Дети дьявола - страница 26

стр.

– Все это, мэтр, мне хорошо известно…

– Тогда на этом и покончим и перейдем опять на несколько минут к России, где влияние нашей прессы было прямо чудотворным и принесло нам неисчислимые и драгоценнейшие плоды. Ведь в продолжение немногих десятилетий и особенно после 1905-го года, о, благословенное время!, когда были дарованы свободы слова, печати, собраний мы совершенно и безраздельно овладели русскими умами. Все старые фрондировавшие либералы, радикалы, новорожденные кадеты, либеральные националисты и, конечно, социалисты всех подразделений и оттенков пошли гуртом, поголовно в нашу лавочку и кем, и чем, в конце концов, они являлись? Водовозами, добровольными, добросовестными и даже восторженными водовозами, усердно лившими воду на нашу еврейскую мельницу. Мы обезбожили и сделали антигосударственной почти сплошь всю русскую интеллигенцию и настолько затравили, засмеяли и заплевали и без того слабо проявлявшийся русский национализм, что сами русские стыдились его, а большинство из них считали для себя позором и оскорблением, если их называли националистами. Это было ругательное слово. "Отсталый", невежда, глупец, зубр – вот их презрительные клички.

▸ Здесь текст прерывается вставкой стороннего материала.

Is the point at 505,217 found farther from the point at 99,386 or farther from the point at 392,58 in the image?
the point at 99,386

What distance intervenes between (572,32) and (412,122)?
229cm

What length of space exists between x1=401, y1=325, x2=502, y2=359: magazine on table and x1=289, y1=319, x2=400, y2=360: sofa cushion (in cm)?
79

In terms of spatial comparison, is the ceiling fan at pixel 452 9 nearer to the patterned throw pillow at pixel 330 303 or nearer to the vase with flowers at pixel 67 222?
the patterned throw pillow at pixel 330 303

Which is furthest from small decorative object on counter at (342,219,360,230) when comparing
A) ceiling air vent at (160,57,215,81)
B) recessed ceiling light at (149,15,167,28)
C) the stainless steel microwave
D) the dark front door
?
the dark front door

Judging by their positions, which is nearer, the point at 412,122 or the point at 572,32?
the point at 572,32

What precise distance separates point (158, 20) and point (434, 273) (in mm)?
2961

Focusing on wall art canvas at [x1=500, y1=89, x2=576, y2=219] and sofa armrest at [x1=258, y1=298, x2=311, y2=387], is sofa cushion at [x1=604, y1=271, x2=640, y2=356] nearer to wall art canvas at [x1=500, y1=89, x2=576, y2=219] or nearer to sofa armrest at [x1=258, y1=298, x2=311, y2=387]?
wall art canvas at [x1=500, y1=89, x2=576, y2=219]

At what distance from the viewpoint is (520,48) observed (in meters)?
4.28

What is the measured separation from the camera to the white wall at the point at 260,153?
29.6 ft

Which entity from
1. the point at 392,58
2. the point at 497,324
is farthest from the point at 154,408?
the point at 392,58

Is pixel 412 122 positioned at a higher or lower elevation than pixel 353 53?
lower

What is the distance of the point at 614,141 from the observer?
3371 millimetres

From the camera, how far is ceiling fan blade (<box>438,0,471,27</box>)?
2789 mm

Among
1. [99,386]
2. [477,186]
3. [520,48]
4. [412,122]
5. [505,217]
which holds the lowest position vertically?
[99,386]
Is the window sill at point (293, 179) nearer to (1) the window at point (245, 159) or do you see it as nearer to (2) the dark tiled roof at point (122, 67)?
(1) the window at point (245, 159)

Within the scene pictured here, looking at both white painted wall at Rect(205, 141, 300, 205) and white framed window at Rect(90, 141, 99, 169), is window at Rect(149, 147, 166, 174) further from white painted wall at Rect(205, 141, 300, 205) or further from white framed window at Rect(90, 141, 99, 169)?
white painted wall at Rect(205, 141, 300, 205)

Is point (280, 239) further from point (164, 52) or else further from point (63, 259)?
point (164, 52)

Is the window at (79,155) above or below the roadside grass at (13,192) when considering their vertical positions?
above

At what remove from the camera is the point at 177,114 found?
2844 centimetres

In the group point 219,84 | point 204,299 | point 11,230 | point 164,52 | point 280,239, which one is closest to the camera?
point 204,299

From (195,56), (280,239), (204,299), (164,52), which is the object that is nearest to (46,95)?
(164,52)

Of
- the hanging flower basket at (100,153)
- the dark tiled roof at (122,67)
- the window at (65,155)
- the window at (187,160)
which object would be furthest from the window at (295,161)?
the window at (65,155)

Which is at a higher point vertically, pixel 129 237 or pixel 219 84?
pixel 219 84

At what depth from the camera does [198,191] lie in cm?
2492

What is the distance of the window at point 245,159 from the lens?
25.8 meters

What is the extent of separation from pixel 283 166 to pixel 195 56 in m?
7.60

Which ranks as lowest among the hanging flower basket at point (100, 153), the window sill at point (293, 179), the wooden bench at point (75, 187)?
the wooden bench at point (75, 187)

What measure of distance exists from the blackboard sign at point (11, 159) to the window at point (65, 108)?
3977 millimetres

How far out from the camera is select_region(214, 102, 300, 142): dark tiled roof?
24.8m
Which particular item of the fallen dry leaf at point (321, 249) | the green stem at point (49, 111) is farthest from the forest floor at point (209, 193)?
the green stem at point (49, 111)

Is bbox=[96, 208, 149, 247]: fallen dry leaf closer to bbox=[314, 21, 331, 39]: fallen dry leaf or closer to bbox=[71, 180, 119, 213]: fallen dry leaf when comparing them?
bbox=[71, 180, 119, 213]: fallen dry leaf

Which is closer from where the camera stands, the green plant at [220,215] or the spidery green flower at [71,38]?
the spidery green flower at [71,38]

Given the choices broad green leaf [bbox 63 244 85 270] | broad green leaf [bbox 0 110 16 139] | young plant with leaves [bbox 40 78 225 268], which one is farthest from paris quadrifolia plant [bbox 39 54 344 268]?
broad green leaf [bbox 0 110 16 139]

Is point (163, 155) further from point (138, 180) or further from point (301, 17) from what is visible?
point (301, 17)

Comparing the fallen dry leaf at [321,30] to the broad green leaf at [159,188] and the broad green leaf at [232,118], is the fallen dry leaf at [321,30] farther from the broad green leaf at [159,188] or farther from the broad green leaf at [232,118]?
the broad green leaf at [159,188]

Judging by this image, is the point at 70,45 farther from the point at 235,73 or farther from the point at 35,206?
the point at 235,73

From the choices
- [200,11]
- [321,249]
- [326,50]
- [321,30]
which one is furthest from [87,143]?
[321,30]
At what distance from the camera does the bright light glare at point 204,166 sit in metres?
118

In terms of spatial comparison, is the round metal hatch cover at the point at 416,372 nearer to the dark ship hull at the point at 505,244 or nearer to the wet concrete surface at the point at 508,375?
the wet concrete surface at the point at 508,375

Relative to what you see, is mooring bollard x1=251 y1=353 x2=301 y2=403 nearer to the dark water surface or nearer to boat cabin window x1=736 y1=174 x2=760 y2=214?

От таких людей шарахались в стороны, отплевывались. На них при жизни ставили крест. Им в своем собственном отечестве не к чему было приложить своих рук. На службе им не давали ходу. Все и все были против них. Даже само правительство царя стеснялось быть строго национальным. Это считалось шовинизмом дурного тона. Вот как мы их через нашу печать "обработали". Чиновники от высших и до низших, многие из духовенства и очень значительная часть образованного офицерства из кожи лезли демонстрировать свой либерализм, кадетизм, "передовитость", а под сурдинку и республиканизм… И все для того, чтобы не заподозрили их в "мракобесии", невежестве и "отсталости"…

– Были между ними и ярые социалисты… – дополнил Липман.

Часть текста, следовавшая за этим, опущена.